Rezaei performed a musical prelude and played the flute at the BuAli Theater in Hamedan with his friend, Yousef Amzajerdi. In 1336, he went to Tehran and there began working with Mohammad Bahrami and the Pars Art Organization. In Pars Art Organization, he gained experience working with artists such as Mohammad Ali Zavieh, Mohammad Tajvidi, Buick Ahmari, Ali Akbar Sadeghi, Morteza Momayez and became familiar with various styles and techniques of painting, graphics, clichés, engraving, printing, film and zinc separation. Rezaei also played the violin and had a good voice.

In Tehran, he met a woman named Atieh, who was from a high level family, and later married her. The marriage produced two children named Human and Farhang.

He won a six-year French scholarship and 50,000 tomans (About $71,000 in those days) in cash from the Pahlavi government at the first Tehran International Fair before the Iranian revolution, but did not accept it. He also won an honorary diploma in handicrafts from handicraft workshops in Bangalore, India from the Asian Cultural Exchange.

In the field of graphics and caricature, he collaborated with institutions such as Sepehr, Amirkabir, Padideh, Atai, Ishraqi, Iqbal, and Zan-e Rooz, etc. His cartoons were published on the art page of the Kayhan newspaper on Thursday nights.

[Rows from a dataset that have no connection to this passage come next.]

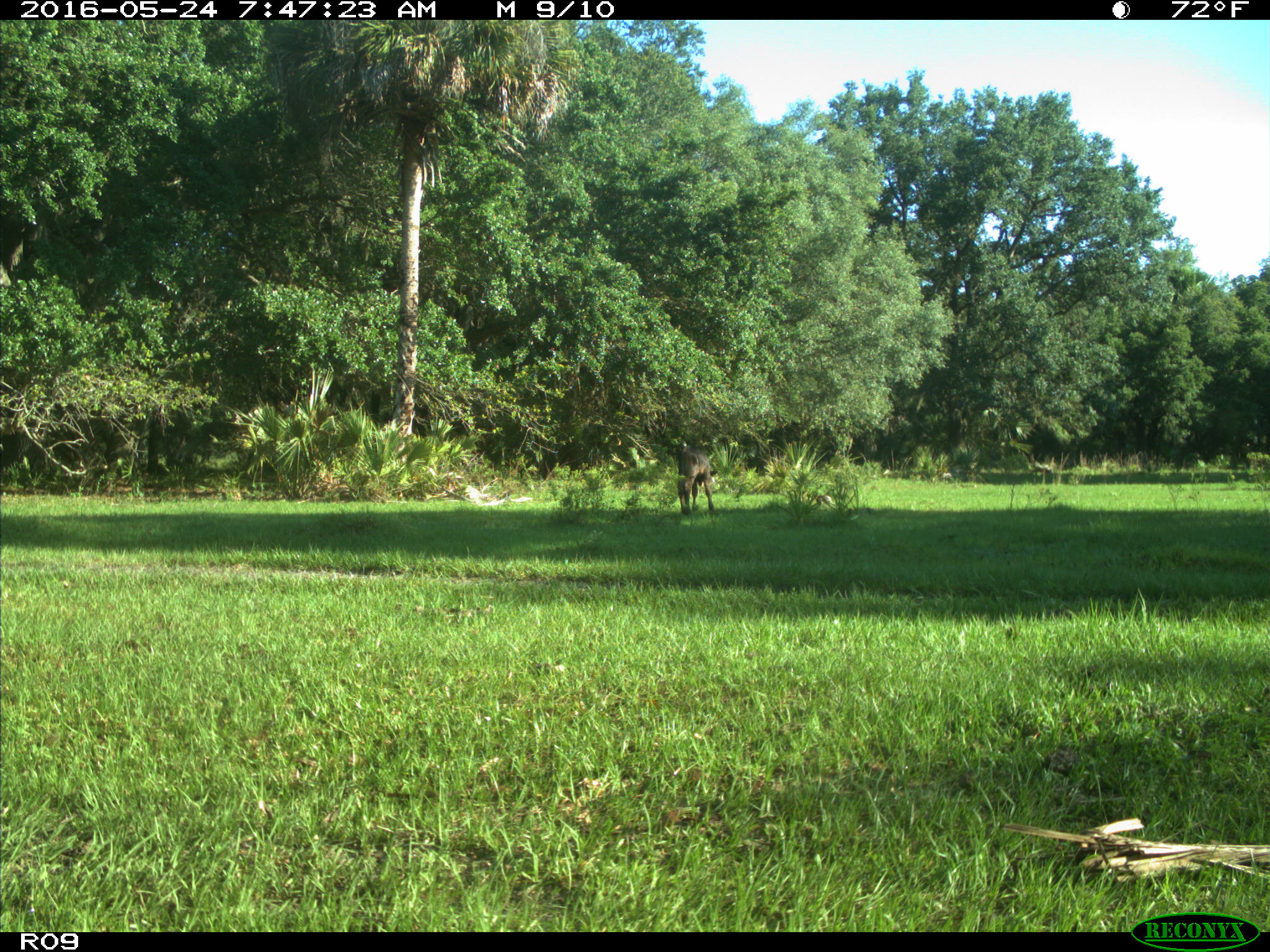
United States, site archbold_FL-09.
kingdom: Animalia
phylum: Chordata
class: Mammalia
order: Artiodactyla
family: Bovidae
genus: Bos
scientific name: Bos taurus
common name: domestic cow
Bos taurus (domestic cow).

He was a member of the Writers' Association of Iran and attended many of its meetings and statements.

Many of his writings and paintings have been published in the internal publications of the association before the revolution.

Also, some of his songs have been broadcast on national television and radio. His tomb is located in section 88 (artists' section) of Behesht-e Zahra.

== Artworks ==
Works on the topics of migration and dialogue of civilizations were exhibited in the Contemporary Museum of Tehran in the fifth biennial of the International Cartoon of Tehran (October 15 to November 15, 2001). The work "Dialogue of Civilizations" was selected as the selected work by the Cultural and Artistic Organization of Tehran Municipality in the biennial side awards section and a special statue was awarded to him.

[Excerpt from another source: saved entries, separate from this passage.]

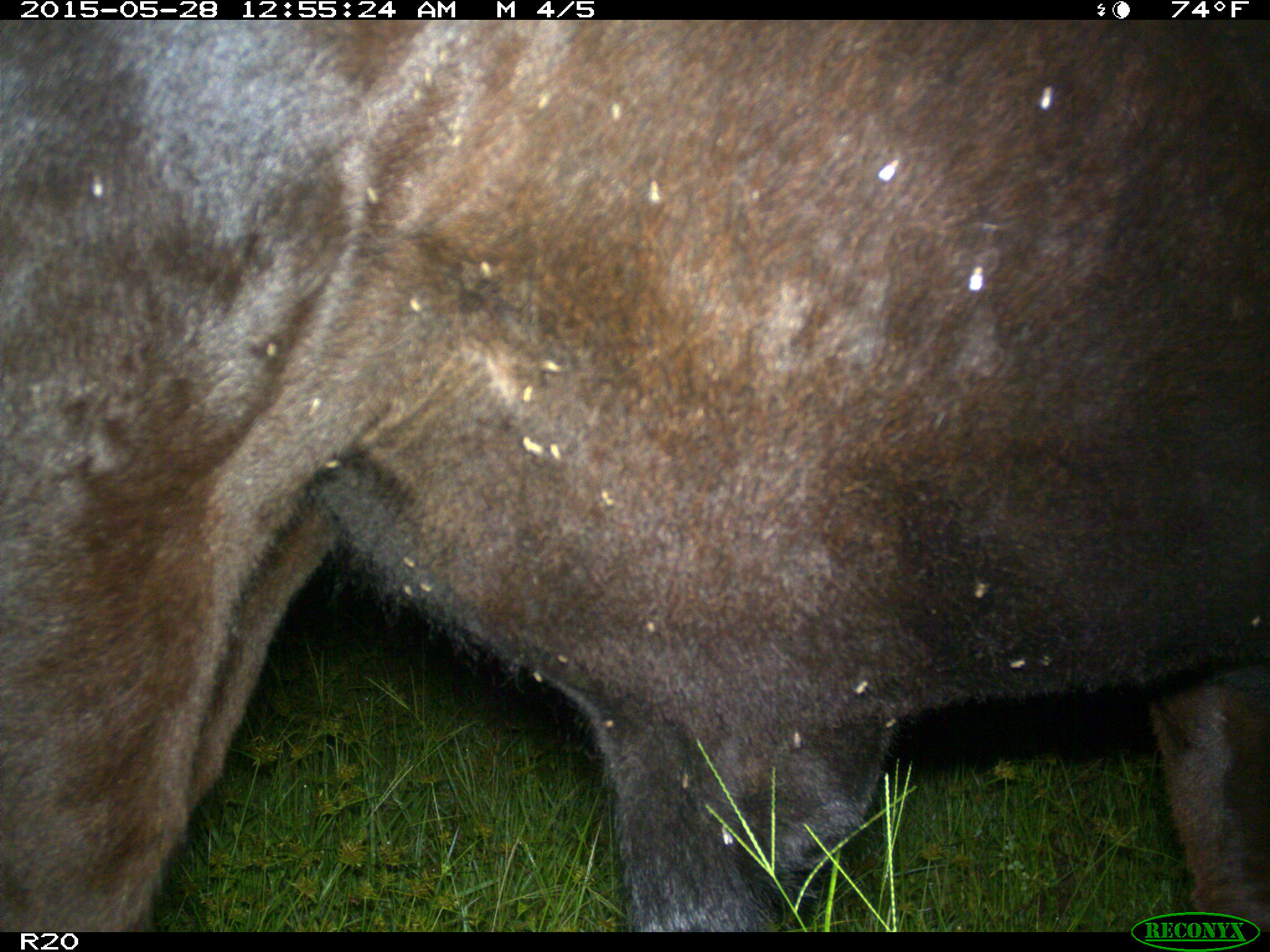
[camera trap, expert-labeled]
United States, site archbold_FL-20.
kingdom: Animalia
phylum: Chordata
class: Mammalia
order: Artiodactyla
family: Bovidae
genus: Bos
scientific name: Bos taurus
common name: domestic cow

A collection of his poems in various formats, including ghazals, which also include native poems in the Hamedani dialect, entitled "Bar Samand Khayal", 2003, "Ma" Publications.

His book Bar Samand Khayal is housed at Harvard University in the field of literary research at the Widener Library. His name is on the list of Asian cultural exchanges.

=== Paintings ===
Rezaei's paintings range from surreal and symbolic works to black and thoughtful humorous cartoons. Political themes, the precise and elaborate anatomical form, the combination of human and animal limbs, and the deformation of the body are all seen in his paintings.

Aminullah Rezaei was also active in the field of painting criticism and designed and performed interviews with Khosrow Golsorkhi with prominent artists of the time. Rezaei's paintings have been exhibited in a total of twenty-seven private and group exhibitions.